Documentation Project to Slovenia``, ki povzema delo sekcije za
slovenjenje Linuxa pri društvu. Prispevek bo izšel v konferenčnem
zborniku, preliminarno in, hmm, ekskluzivno :-) pa ga ponujamo v branje
tudi bralkam in bralcem te liste.

Lep pozdrav, Primož

--
Primož Peterlin         email: primoz.peterlin na biofiz.mf.uni-lj.si
Inštitut za biofiziko MF, Lipičeva 2, SI-1000 Ljubljana, Slovenija
Fax: +386-61-1315127     WWW: http://sizif.mf.uni-lj.si/~peterlin/

--------------------------------------------------------------------------

Bringing the Linux Documentation Project to Slovenia

Primož Peterlin, Roman Maurer, Marko Samastur and Borut Mrak

(presented on the international conference Where East Meets West:
Technical Communication and Usability, October 29-31, 1998, HERMES
SoftLab, Ljubljana, Slovenia)


Abstract

Linux is presented in the broader context of free software. The idea
of free software is described, and the need for free documentation
matching free software is explained. Linux Documentation Project is an
example of free software, aiming to provide complete documentation for
the Linux operating system.  Among hundreds of volunteers there is
also a small group from Slovenia involved in the project. In this
paper we present our work on making documentation more accessible to
users in our community.

Introduction: Linux and Free Software 

I believe we should start at the very beginning: the title of our
talk, as it itself might already require a short explanation. What is
Linux? Linux is a multi-tasking, multi-user, multi-platform
POSIX-compliant (i.e. Unix-like) operating system. But since we are
not talking about its technical merits right now, we can focus on
another of its aspects: it's a free operating system. As the idea of
free software usually seems unusual at best to people in general, and
in particular to people working in the software industry, we feel the
need to spend a few words on the free software idea itself.

What is Free Software?

What people usually notice first is that using free software doesn't
require paying for its use. But that's not the end of the
story. Microsoft Corp. also doesn't charge (not directly, anyway) for
using the Internet Explorer -- the full version is available on their
Web site, and everybody can download and use it. Still, Microsoft
Internet Explorer is not free software. Because what I get is only the
compiled bit-image of the program, not the source code. Thus,
regardless of whether I am capable of doing it or not, I am in advance
deprived of the possibility to correct any bugs I think I have spotted
in the program, to add some new gadget, or to modify it to run on some
other platform, and to share such modified version with my
friends. Even more, I am not even allowed to share the unmodified
bit-image, since the end-user license only allows me to download it
and use it on my computer.  So we have come to the first conclusion:
freedom doesn't equal zero price. Programs we don't have to pay for
aren't necessarily free, and vice versa: if we buy free software on a
CD-ROM, we usually have to pay a small fee for it.
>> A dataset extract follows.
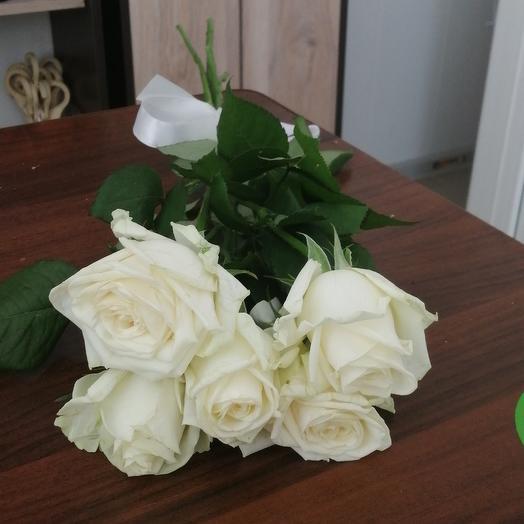 5 белых роз 50 см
Is then free software thus the software which comes along with its
source code? Again, the answer is not that simple. Availability of
source code is indeed required before we can treat some software
as free software. It is an important enough requirement that many
people prefer to use the term "Open-Source Software" instead of
free software, thus emphasizing this requirement, and also making
the idea of free software more palatable for the entrepreneurial
world. Still, the sole availability of source code is not enough.
An example familiar to most students of science and technology in
this country is the Numerical Recipes library. The routines are
available in source code (and actually also with a clearly written
explanation of their operation), yet on the other hand they also
come with a very restrictive license. This license explicitly
prohibits me to redistribute the source code of any routine from
the library, even as part of my own program.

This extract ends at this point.